This Waking Nightmare
As nightmarish as this scenario may sound, it is just not that far from analogous to the grading inequities experienced by young people in the United States today. Pedagogue Joe Feldman describes them in excruciating detail within the first part of his book, Grading for Equity, before proposing manageable ways educators could render them irrelevant. Pedagogue-me witnessed and sought to undermine many of them as well, first in the context of my own many classrooms as a secondary English teacher and again as a parent of secondary school students. That is how I came to be sitting across from the director of secondary education for my family’s district, discussing the troubling meaninglessness of grades assigned by teachers laboring under the false suppositions of century-outdated—but still embraced everywhere from preschools to prisons—psychoneurological theories regarding human motivation, neuroplasticity, and behavior control. He handed me his copy of Feldman’s book, the issues of which his principals are discussing to initiate the much needed changes I too had most felicitously come there in part to discuss.
Brainhurricaning
I finished it a few days ago, on the heels of finishing months of graduate school study of assessment-led learning design, iteration, and reflection. Immediately I started writing about the way things are and could be, about the problems young people are facing and the resilience they could demonstrate if afforded opportunities to experience learning assessments as problem-solving challenges rooted in their lived experiences. Filling up what was left of a sixth page, I started a spreadsheet-housed example gradebook showcasing design features I originally developed in those former English classrooms. These features match the guidelines Feldman prescribes so exactly you would think he had written his book after hacking into my 2018 PowerSchool account. Finally, I designed a formative assessment protocol that could serve to calibrate teachers’ application of equitable practices.
My Proposal
In a school with weekly faculty and PLC meetings already built-in, teaching staff could assemble in randomized small groups within the respective classrooms of each week’s randomly chosen host teachers of focus. Each small group could sit together with laptops open to this rubric and take a guided tour of
- their host’s projected gradebook as a whole,
- one learning standard/substandard-representing entry within it,
- the teacher-students co-authored assessment designs with which said entry was coordinated,
- the teacher-student co-authored plans for interpreting the data these assessments rendered
- the teacher-student co-authored plan for reassessing as needed.

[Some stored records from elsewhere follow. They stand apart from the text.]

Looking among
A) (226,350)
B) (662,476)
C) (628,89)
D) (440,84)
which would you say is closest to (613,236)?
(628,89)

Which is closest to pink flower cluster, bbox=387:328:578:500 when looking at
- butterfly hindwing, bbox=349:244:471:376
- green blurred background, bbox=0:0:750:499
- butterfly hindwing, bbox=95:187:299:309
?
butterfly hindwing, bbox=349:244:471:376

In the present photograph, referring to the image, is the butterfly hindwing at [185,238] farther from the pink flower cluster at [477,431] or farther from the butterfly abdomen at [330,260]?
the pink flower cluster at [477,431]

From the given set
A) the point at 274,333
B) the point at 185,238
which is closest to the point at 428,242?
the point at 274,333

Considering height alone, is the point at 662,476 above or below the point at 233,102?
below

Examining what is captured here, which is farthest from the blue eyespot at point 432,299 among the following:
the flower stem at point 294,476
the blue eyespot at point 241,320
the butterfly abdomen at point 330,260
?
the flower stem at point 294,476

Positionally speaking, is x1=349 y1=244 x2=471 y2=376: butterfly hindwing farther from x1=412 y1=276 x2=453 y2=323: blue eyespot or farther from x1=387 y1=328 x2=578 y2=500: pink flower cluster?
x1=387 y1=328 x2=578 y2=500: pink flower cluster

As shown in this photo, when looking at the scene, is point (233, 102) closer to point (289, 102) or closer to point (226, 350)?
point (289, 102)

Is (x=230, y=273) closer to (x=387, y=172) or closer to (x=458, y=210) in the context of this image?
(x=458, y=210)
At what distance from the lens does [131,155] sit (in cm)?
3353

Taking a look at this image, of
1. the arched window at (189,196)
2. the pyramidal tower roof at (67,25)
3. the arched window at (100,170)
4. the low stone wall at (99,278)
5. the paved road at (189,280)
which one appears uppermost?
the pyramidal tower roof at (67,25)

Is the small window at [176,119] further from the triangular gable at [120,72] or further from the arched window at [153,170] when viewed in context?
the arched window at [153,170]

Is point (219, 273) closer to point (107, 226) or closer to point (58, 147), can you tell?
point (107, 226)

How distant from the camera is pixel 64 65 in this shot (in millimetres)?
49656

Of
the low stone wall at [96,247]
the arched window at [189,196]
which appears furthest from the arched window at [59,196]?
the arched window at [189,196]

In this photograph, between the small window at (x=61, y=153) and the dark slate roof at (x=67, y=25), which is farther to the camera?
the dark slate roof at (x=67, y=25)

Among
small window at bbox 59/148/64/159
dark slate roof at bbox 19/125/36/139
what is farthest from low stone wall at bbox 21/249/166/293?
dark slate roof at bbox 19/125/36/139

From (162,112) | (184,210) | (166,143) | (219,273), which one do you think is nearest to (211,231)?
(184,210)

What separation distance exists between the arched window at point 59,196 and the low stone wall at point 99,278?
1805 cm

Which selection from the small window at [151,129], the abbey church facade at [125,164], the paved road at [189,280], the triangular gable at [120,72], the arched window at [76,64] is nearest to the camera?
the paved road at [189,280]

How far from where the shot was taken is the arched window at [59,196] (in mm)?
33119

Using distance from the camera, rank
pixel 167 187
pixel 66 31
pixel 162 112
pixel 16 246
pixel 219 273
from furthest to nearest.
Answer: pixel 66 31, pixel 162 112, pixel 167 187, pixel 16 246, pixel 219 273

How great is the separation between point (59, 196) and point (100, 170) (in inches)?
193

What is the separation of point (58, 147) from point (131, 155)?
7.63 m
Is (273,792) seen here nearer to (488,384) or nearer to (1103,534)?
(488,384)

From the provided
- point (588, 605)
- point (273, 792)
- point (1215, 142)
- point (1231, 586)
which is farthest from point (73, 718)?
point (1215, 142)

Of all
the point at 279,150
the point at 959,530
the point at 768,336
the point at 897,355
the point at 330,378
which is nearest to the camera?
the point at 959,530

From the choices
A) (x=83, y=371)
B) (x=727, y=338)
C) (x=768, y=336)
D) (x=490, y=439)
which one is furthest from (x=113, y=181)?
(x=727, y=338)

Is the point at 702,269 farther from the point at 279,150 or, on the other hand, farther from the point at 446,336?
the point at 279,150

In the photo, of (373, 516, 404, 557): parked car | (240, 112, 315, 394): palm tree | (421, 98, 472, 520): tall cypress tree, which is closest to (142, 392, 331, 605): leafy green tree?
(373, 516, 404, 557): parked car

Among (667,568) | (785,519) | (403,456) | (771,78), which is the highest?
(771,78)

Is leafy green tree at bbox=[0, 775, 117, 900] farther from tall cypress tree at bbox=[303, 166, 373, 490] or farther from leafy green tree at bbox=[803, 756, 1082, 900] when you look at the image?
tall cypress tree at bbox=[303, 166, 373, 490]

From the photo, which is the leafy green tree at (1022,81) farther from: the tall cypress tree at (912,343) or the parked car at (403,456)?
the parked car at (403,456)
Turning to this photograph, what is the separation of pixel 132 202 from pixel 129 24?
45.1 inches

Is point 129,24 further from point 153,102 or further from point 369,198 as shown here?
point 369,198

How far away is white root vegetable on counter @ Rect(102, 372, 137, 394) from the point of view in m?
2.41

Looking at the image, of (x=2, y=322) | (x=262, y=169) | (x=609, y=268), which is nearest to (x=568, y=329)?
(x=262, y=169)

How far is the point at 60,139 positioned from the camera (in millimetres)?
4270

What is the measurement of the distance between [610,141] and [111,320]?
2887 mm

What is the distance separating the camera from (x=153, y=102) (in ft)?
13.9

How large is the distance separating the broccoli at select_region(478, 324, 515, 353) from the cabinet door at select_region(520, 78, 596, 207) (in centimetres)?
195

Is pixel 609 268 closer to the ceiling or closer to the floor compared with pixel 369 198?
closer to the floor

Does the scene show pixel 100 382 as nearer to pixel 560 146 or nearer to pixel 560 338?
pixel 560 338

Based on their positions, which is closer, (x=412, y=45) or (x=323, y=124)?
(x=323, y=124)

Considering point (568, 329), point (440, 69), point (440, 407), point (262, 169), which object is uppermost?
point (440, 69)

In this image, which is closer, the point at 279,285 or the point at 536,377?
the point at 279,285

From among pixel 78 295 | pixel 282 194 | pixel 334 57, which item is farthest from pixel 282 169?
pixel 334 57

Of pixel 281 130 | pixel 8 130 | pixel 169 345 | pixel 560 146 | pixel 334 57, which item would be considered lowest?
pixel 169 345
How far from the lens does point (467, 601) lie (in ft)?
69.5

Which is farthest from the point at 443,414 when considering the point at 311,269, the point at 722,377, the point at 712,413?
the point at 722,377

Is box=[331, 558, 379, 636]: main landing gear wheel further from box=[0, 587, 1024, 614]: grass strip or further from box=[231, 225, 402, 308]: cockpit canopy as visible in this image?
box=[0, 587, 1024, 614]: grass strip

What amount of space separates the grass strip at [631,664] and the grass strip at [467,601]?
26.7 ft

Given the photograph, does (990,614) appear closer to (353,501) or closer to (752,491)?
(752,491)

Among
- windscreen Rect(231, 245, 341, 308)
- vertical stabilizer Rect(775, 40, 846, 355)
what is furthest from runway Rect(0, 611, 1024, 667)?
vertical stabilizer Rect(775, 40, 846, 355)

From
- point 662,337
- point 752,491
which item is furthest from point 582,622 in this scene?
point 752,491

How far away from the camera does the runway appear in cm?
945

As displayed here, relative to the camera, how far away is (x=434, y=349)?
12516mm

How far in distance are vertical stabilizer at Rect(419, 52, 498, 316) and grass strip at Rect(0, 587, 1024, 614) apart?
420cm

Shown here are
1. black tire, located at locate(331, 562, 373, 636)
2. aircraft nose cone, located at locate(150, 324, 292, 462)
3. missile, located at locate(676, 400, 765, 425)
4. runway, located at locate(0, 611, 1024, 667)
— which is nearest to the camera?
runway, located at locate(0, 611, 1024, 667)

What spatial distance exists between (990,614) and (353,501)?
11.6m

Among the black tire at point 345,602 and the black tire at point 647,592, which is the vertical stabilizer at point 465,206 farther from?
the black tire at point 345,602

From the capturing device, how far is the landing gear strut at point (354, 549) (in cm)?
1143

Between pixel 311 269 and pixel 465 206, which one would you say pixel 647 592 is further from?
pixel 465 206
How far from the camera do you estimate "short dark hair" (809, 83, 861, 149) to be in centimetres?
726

I propose that these small groups could discuss each domain one at a time, documenting findings, questions, epiphanies, and recommendations–all in service of ongoing, recursive assessment of one anothers’ assessment practices with the end goal of a school transformed by zeroing in on, well, the end goal.
What infinitely expanding ripples might be triggered were we to make even just the equity of the tournament our bulls-eye?
Reference
Feldman, J. (2018). Grading for Equity. Corwin.